Yani, PYD dedikleri yapının ebesi, ABD ile birlikte AKP’dir.
Bush Irak’a saldırmaya hazırlandığında “bu
bir haçlı savaşıdır” dedi. AKP Genel Başkanının geçmişte Haçlı Savaşını övdüğü
konuşmadan bir paragraf hatırlayalım: “….

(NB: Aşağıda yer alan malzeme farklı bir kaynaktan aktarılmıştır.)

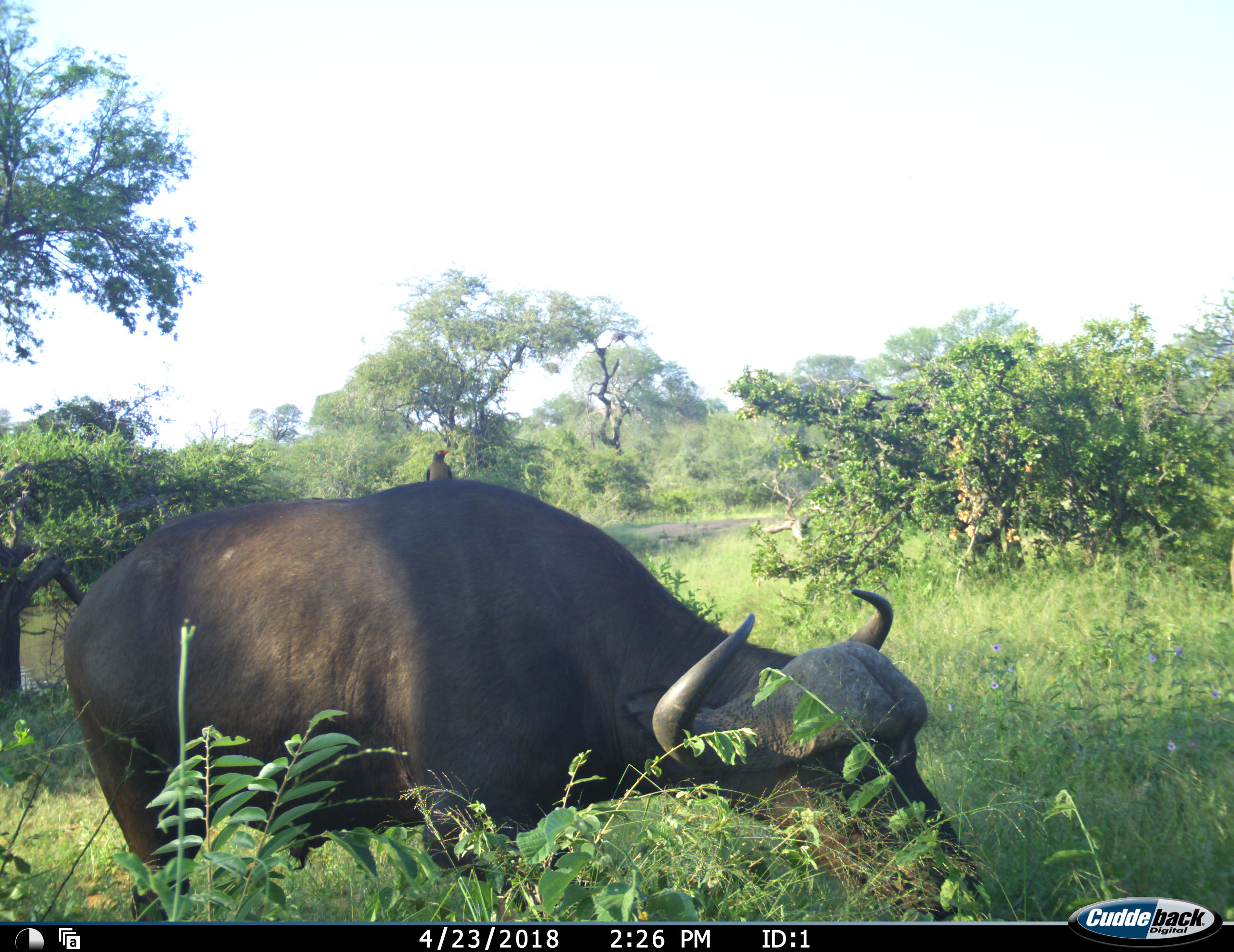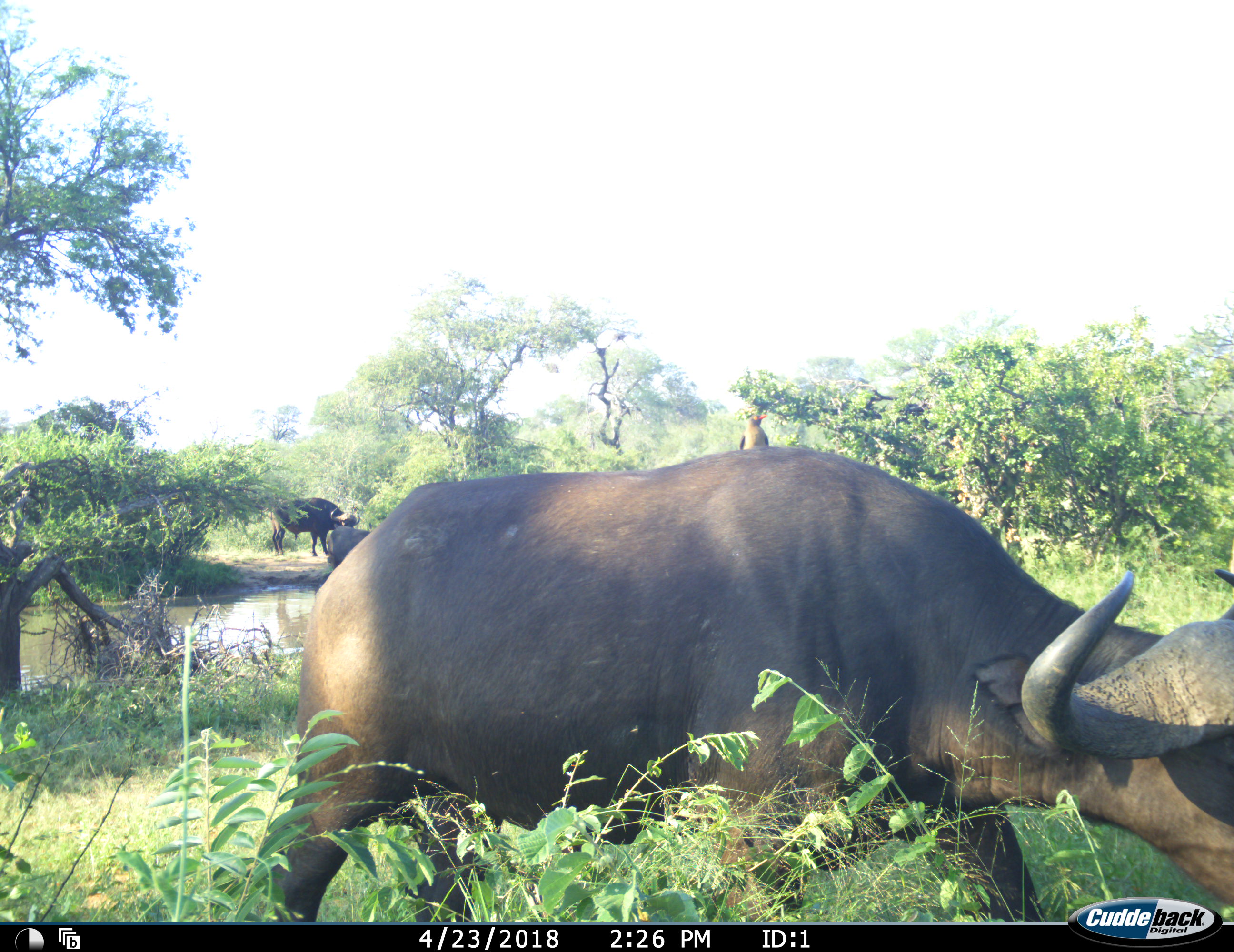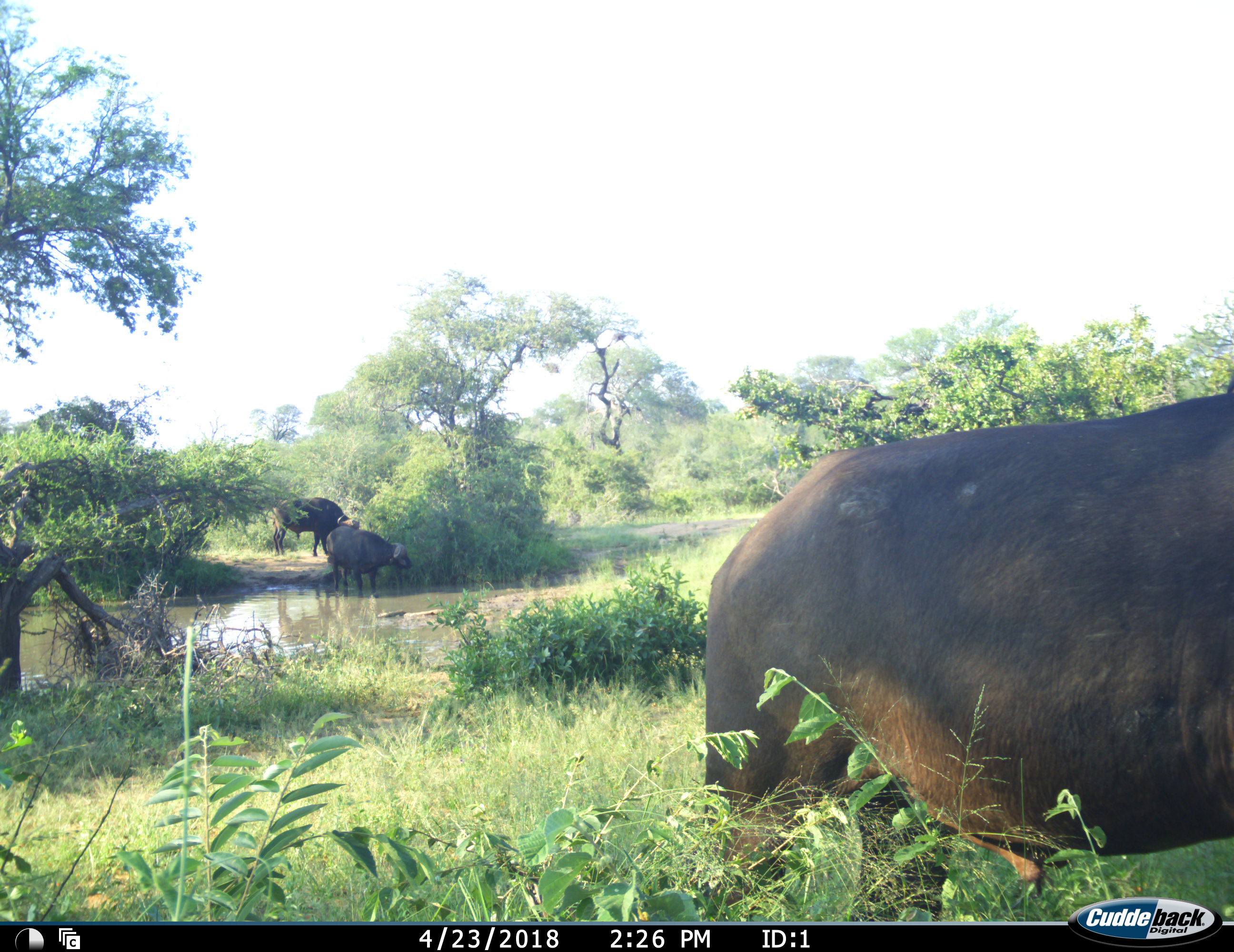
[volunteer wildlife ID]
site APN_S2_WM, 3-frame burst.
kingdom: Animalia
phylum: Chordata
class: Aves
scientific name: Aves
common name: bird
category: birdother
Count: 1.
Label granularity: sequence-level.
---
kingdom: Animalia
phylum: Chordata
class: Mammalia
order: Artiodactyla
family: Bovidae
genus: Syncerus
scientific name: Syncerus caffer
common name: african buffalo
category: buffalo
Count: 3.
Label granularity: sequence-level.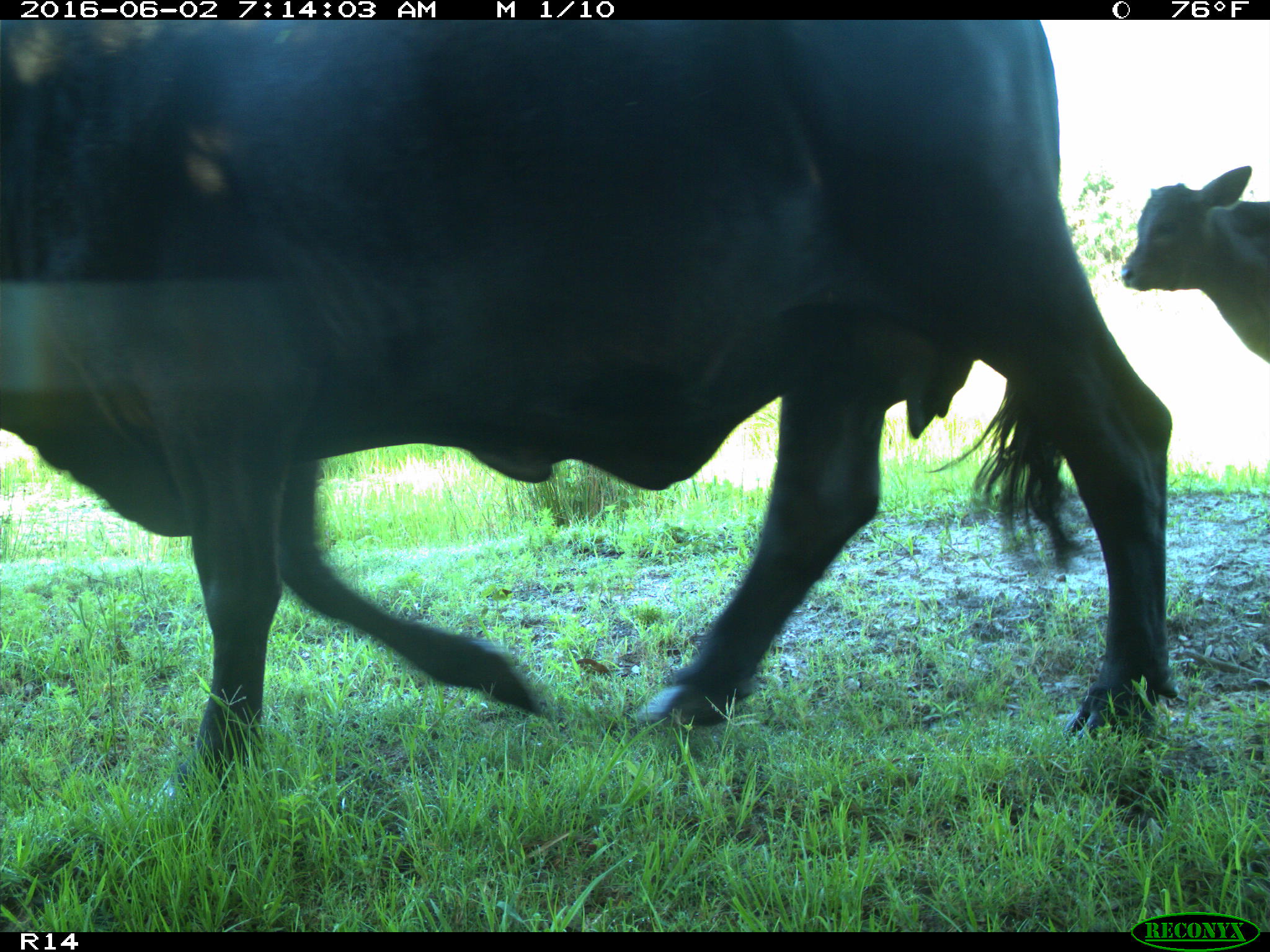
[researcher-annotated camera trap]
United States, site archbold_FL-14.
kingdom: Animalia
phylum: Chordata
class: Mammalia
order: Artiodactyla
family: Bovidae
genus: Bos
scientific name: Bos taurus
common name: domestic cow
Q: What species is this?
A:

Haçlı seferleri çok yoğun bir şekilde bilim ve sanat noktasında
alışverişlerde bulunduğu dönemdir(!)?...”
Ateş yüzümüzü yalıyor!
Suriye Ordusu birden yok oldu. Tıpkı
Saddam’ın ordusu gibi…
Bu demektir ki, iki devletin ordusu da
operasyon yemiş. Ya Türkiye?
Balyoz ve Türevi davaların BOP ile
bağlantısı artık ortaya çıkıyor. Kozmik oda casusluk faaliyeti BOP’nin bir
operasyonuydu. Bu operasyonu neden
yedik? Türkiye Cumhuriyeti Devleti için
ne planlanıyor ki, önce içeriden çökertme operasyonu yapıldı?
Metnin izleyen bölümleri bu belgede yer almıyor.